Unfortunately, Resident Alien also wants to be an appealing small-town drama, and the results of shoehorning in such typical TV offerings are uneven at best. The second and third episodes try to shift focus from Harry to Asta and others with soap opera-level plot twists and emotional button-pushing it hasn’t earned (secret babies given up for adoption! Old friends rediscovering their friendship!), and which drag down the proceedings. Similarly, later episodes introduce characters from Harry’s past who should, frankly, know better than to think he’s the same guy, straining what little credulity the show grants its premise in the first place.
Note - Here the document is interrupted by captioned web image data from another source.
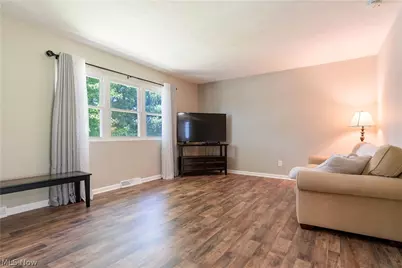 5732 Benjamin Street SW, Canton, OH 44706 - Photo 5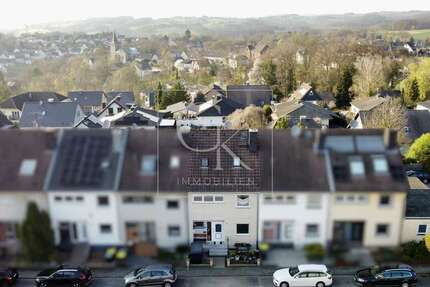 Haus zum Kaufen in Neunkirchen-Seelscheid 323.000 € 140 m²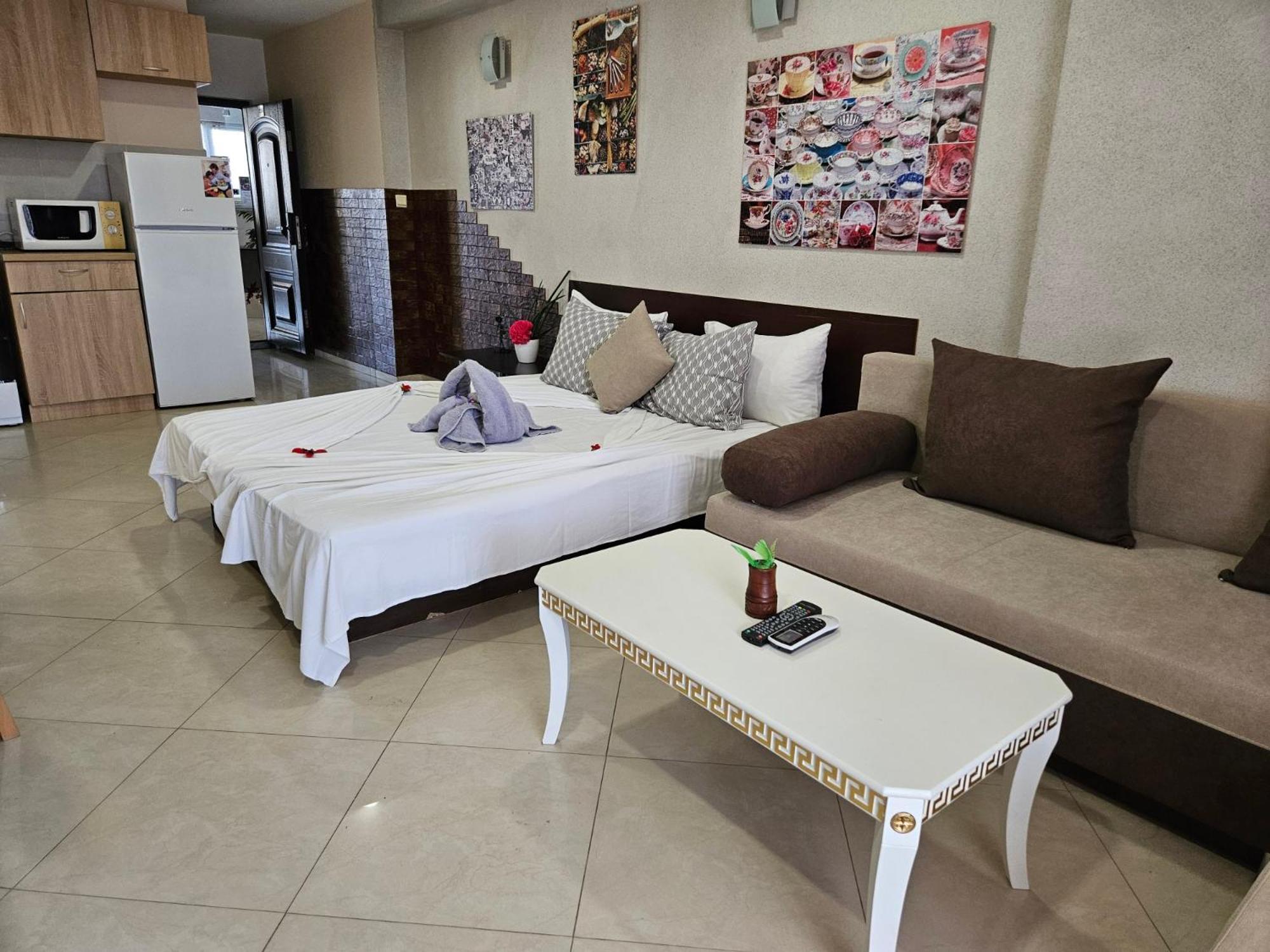 Paralax Hotel فارنا المظهر الخارجي الصورة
The supporting cast runs the gamut from excellent to disastrous. On the positive side, the show’s clear MVP (other than Tudyk) is Silicon Valley’s Alice Wetterlund, who takes the role of D’arcy, a former Olympian turned bartender with a tendency to make bad choices, and invests her with so much guile, charm, and quick-witted humor, she almost achieves the level of greatness Homer Simpson had hoped to find with Poochie. (“Whenever D’arcy’s not onscreen, all the other characters should be asking, ‘Where’s D’arcy?’”) On the negative side, poor Corey Reynolds is saddled with the role of Sheriff Mike Thompson, a character so riddled with outsized traits and affectations that he comes across as less believably human than the literal alien around which the show revolves. The intrusion of a more grounded drama into the large-than-life comic premise that drives the series doesn’t really succeed over the course of the season; the show has some work to do to balance its competing impulses.
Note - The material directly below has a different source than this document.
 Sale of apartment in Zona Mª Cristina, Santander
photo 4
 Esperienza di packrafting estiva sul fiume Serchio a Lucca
That uneven hit-to-miss ratio means Resident Alien is only fitfully entertaining, at least for now. Whenever Tudyk or Wetterlund (or both, in the show’s best scenes) are onscreen, the show generally shines, remaining funny and engaging despite the odd stumble. But when attention shifts to the rest of the town of Patience, there’s simply not yet enough accumulated goodwill or interest in these people to sustain it. Still, the show often abandons those sudsy dramatics and lets its supporting cast play off one another—and Tudyk—in believable, grounded ways, managing to rise above its sometimes lackluster B-plots. If it can cast off the weaker narrative decisions and tighten up the non-Harry material, Resident Alien could be an alien adventure worth tagging along on.